The DC of an unopposed check is based purely on the “level” of the challenge +10. Effectively, assign an unopposed challenge a level based on at what character level a completely untrained character should have even odds just based on years of generic adventuring competence. For example:

  • There’s a pretty decent chance that any adventurer has heard of the basic weaknesses of an appropriately challenging monster, so the DC for knowledge rolls to know about a monster is 10 + CR (with a small increase for monsters that are supposed to be rare and mysterious).

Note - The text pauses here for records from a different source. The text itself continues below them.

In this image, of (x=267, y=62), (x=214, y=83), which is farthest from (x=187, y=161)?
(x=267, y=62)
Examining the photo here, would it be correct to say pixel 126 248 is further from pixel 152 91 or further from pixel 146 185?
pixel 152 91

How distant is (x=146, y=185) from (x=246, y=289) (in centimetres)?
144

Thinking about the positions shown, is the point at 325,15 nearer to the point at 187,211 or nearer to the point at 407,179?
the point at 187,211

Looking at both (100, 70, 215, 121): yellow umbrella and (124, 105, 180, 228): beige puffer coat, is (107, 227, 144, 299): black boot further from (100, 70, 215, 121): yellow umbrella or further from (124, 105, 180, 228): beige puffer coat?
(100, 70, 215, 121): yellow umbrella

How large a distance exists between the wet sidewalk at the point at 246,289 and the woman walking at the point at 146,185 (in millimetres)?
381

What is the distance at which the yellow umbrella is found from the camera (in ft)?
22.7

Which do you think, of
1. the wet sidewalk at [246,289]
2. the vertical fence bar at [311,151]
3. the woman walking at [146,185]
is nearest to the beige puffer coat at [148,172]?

  • Even the party fighter eventually gets savvy to what spells are being cast, so a spellcraft DC to identify a spell is equal to 15 + the spell’s minimum caster level (giving those with no spellcraft a 50/50 shot of identifying spells three levels lower than their own wizard can cast).
  • In general, written skill DCs in the 10-20 range should be appropriate and actually stay challenging to the party for longer. Do consider collapsing DCs that escalate at a rate of +4 or +5 to +1 in order to match the decline in skill bonus spread.

Note: For a tighter range of DCs and a bigger advantage to specializing, you could go 4E style and halve both bonus from level and DC from level (e.g., a level 6 character only gets +3 from level but that’s okay because level 6 challenges are only DC 13).